-- START Data listing --

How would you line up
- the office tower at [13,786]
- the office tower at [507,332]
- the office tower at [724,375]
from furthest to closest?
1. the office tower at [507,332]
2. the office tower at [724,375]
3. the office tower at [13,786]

-- END Data listing --
-- START Data listing --

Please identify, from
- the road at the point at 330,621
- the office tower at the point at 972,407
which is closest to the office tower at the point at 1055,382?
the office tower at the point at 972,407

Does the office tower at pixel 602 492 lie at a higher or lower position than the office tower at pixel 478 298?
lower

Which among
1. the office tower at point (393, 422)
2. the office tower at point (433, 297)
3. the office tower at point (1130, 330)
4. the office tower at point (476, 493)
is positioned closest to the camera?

-- END Data listing --

[Stated exercise]: Show every line of the items above that contains the string "point". Case counts.

[Exercise solution]:
- the road at the point at 330,621
- the office tower at the point at 972,407
which is closest to the office tower at the point at 1055,382?
the office tower at the point at 972,407
1. the office tower at point (393, 422)
2. the office tower at point (433, 297)
3. the office tower at point (1130, 330)
4. the office tower at point (476, 493)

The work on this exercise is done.